▸ WRITTEN EXERCISE:
Turn the lines below, starting at the beginning of the rows and ending at the line containing "going from farthest to nearest.", into a numbered list with any blank lines left out.

▸ RECORD LIST:
━━━━━━━━━━━━━━━━━━━━━━━━━━━━━━
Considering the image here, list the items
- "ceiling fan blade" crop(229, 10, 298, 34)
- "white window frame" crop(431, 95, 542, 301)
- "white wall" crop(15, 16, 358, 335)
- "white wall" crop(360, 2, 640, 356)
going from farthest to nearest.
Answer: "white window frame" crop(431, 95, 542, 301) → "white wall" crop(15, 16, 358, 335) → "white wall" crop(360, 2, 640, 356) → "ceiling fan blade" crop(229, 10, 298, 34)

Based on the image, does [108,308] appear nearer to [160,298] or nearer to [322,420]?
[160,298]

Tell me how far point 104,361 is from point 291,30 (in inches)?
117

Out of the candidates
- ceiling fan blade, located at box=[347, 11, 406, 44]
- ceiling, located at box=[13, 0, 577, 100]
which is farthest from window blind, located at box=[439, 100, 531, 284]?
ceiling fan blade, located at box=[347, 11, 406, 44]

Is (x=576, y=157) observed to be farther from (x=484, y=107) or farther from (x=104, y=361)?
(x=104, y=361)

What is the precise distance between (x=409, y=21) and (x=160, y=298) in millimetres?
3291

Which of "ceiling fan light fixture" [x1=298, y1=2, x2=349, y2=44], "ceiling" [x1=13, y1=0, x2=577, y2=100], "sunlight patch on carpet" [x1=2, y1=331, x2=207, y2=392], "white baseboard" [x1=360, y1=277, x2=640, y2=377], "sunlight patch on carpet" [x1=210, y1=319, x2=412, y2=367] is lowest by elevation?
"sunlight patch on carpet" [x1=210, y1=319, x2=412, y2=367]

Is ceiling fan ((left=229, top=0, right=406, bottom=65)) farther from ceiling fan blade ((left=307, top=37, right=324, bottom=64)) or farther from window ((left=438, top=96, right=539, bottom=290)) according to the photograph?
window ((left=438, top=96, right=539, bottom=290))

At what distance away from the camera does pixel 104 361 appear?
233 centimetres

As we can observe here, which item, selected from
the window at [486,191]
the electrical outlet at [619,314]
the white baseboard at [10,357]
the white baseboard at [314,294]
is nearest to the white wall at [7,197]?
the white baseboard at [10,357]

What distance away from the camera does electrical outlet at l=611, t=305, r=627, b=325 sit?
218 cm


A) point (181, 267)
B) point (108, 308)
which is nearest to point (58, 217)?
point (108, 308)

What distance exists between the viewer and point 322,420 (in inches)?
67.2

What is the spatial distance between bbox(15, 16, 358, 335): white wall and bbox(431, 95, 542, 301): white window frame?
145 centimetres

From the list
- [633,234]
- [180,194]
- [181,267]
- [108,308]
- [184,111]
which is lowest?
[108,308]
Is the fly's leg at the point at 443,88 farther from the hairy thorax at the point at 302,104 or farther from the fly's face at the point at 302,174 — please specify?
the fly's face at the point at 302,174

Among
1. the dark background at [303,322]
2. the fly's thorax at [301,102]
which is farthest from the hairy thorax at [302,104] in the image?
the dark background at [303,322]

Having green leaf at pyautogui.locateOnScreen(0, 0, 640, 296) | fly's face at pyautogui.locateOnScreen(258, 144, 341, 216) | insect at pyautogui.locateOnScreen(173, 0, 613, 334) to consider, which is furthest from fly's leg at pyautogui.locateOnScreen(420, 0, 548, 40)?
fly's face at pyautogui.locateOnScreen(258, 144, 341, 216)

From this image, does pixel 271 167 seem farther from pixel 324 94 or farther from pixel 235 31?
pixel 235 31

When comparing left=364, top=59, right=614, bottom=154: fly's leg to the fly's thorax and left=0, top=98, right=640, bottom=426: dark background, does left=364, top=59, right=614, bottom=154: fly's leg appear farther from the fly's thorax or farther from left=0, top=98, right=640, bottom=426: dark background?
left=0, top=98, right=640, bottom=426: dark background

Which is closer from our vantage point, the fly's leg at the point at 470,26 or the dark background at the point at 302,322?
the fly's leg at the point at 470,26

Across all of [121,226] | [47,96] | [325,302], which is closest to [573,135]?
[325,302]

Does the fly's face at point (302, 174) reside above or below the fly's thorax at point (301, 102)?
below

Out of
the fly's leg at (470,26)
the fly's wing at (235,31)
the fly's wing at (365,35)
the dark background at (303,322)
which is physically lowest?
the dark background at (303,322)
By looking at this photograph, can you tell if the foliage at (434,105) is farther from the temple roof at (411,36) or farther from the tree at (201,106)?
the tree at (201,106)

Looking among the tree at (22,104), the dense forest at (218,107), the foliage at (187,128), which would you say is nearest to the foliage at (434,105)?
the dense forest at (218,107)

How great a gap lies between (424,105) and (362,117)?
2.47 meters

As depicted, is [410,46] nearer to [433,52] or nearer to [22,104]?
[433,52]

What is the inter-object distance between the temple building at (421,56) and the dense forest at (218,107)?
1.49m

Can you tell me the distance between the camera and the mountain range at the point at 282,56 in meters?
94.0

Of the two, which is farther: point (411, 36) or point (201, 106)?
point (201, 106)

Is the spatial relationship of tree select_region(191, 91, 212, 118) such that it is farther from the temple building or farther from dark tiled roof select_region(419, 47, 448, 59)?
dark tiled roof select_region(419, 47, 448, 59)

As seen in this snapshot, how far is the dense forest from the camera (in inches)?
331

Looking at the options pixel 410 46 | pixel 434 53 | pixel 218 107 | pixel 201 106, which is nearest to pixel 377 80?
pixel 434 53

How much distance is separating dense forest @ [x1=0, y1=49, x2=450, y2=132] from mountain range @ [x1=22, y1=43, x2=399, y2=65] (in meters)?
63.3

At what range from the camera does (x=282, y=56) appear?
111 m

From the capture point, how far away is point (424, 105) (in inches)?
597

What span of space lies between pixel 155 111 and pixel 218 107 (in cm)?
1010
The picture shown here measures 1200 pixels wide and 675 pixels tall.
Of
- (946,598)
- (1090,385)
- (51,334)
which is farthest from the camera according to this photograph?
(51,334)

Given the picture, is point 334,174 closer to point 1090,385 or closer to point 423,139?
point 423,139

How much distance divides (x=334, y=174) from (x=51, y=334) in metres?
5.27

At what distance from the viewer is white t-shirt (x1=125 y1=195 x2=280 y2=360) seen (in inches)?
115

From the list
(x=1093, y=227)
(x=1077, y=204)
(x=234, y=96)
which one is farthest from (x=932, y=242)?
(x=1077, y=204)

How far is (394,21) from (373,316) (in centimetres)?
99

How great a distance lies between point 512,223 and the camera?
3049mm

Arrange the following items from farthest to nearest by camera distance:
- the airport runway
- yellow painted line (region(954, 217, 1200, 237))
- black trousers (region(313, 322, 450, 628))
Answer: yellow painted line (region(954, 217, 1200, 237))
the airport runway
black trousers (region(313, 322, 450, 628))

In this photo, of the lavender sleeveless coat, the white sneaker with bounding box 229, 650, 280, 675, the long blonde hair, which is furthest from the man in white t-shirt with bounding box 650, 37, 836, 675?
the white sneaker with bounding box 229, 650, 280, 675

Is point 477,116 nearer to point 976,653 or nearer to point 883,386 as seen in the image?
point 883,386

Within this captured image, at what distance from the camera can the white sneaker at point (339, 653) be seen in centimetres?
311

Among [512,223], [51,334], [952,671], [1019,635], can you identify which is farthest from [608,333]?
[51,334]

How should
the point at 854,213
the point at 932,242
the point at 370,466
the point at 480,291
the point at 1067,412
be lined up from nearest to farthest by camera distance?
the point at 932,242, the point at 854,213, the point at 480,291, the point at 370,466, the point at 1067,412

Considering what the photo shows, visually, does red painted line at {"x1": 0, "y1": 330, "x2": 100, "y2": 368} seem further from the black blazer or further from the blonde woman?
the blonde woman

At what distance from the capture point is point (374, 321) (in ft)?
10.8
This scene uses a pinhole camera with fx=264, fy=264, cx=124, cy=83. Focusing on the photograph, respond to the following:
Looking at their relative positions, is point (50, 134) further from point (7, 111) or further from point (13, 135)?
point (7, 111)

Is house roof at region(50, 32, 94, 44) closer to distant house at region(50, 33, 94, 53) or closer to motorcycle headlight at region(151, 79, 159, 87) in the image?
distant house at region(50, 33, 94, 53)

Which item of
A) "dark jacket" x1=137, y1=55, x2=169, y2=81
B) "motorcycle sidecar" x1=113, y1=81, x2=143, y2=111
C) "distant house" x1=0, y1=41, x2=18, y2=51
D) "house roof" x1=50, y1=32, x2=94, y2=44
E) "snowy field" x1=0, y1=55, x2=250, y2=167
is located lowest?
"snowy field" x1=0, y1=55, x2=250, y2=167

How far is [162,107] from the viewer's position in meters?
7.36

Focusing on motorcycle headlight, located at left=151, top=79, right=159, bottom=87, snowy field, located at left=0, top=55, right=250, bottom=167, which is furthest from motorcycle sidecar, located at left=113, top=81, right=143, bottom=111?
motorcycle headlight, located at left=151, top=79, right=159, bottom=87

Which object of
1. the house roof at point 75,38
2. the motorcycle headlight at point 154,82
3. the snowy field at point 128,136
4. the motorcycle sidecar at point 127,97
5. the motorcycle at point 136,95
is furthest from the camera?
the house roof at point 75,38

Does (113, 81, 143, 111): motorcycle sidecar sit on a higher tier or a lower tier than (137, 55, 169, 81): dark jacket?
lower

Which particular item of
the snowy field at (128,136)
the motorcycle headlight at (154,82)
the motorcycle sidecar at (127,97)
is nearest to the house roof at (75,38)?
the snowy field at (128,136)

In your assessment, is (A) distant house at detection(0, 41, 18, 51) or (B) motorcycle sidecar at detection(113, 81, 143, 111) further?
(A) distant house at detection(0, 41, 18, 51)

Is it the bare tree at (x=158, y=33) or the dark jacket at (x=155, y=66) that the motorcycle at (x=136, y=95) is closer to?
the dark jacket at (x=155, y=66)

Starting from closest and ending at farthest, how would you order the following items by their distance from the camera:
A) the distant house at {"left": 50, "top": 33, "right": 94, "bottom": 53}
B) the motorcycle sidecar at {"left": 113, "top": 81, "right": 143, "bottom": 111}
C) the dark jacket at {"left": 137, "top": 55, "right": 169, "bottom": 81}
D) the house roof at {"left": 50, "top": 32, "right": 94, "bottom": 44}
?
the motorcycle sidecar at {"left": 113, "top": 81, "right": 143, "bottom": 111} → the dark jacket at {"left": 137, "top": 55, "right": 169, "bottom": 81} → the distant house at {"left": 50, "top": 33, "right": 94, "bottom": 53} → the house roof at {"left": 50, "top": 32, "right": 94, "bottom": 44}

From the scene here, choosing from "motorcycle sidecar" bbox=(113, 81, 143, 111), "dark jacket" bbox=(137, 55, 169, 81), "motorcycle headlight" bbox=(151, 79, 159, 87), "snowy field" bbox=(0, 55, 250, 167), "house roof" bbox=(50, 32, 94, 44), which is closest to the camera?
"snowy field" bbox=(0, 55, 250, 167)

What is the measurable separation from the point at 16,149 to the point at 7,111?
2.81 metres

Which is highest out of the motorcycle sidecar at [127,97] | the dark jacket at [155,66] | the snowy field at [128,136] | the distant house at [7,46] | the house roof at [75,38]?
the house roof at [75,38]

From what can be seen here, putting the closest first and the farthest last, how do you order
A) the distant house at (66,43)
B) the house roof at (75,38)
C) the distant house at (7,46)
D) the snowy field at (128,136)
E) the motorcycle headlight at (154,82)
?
━━━━━━━━━━━━━━━━━━━━━━━━━━━━━━
▸ TASK OUTPUT:
1. Considering the image here, list the items
2. - "ceiling fan blade" crop(229, 10, 298, 34)
3. - "white window frame" crop(431, 95, 542, 301)
4. - "white wall" crop(15, 16, 358, 335)
5. - "white wall" crop(360, 2, 640, 356)
6. going from farthest to nearest.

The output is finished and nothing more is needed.